*Spatial question entries*:
- - -
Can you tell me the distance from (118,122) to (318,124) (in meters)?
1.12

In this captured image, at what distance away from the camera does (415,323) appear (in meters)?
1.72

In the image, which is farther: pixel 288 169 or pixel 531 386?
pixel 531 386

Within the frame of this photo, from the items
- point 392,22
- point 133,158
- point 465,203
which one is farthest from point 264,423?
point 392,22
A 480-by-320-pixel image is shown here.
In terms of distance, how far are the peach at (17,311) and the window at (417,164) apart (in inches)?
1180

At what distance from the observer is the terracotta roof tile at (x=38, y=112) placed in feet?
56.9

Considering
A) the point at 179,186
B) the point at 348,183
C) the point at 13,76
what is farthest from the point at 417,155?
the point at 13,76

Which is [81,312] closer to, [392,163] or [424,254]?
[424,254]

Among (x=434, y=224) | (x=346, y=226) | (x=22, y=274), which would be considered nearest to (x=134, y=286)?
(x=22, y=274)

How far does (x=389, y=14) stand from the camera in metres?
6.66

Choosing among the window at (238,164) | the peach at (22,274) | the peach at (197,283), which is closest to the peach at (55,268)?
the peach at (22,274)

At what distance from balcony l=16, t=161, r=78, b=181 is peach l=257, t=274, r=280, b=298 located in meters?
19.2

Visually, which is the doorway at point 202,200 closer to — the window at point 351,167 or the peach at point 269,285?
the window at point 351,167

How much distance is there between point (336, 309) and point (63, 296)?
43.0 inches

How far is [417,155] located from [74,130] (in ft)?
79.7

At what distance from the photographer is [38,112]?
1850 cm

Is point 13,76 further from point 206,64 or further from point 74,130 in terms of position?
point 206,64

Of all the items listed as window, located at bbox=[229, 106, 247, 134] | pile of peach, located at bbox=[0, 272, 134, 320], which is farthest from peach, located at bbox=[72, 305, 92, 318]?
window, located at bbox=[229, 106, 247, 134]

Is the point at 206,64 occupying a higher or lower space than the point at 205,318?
- - -
*EXERCISE*:
Output all of the material above word for word, leaving out no line.

*RESULT FOR THIS TASK*:
Can you tell me the distance from (118,122) to (318,124) (in meters)?
1.12

In this captured image, at what distance away from the camera does (415,323) appear (in meters)?
1.72

In the image, which is farther: pixel 288 169 or pixel 531 386?
pixel 531 386

Within the frame of this photo, from the items
- point 392,22
- point 133,158
- point 465,203
which one is farthest from point 264,423?
point 392,22
A 480-by-320-pixel image is shown here.
In terms of distance, how far are the peach at (17,311) and the window at (417,164) apart (in inches)?
1180

At what distance from the observer is the terracotta roof tile at (x=38, y=112) placed in feet?
56.9

Considering
A) the point at 179,186
B) the point at 348,183
C) the point at 13,76
what is farthest from the point at 417,155?
the point at 13,76

Which is [81,312] closer to, [392,163] or [424,254]?
[424,254]

Among (x=434, y=224) | (x=346, y=226) | (x=22, y=274), which would be considered nearest to (x=134, y=286)?
(x=22, y=274)

How far does (x=389, y=14) stand from the camera in metres?
6.66

Choosing among the window at (238,164) | the peach at (22,274) | the peach at (197,283), which is closest to the peach at (55,268)?
the peach at (22,274)

At what distance from balcony l=16, t=161, r=78, b=181 is peach l=257, t=274, r=280, b=298 located in meters?
19.2

Visually, which is the doorway at point 202,200 closer to — the window at point 351,167 or the peach at point 269,285?
the window at point 351,167

How much distance is there between point (336, 309) and point (63, 296)?
43.0 inches

How far is [417,155] located from [74,130] (in ft)?
79.7

At what distance from the photographer is [38,112]?
1850 cm

Is point 13,76 further from point 206,64 or further from point 74,130 in terms of position?
point 206,64

Of all the items listed as window, located at bbox=[229, 106, 247, 134] | pile of peach, located at bbox=[0, 272, 134, 320], which is farthest from peach, located at bbox=[72, 305, 92, 318]?
window, located at bbox=[229, 106, 247, 134]

Is the point at 206,64 occupying a higher or lower space than the point at 205,318?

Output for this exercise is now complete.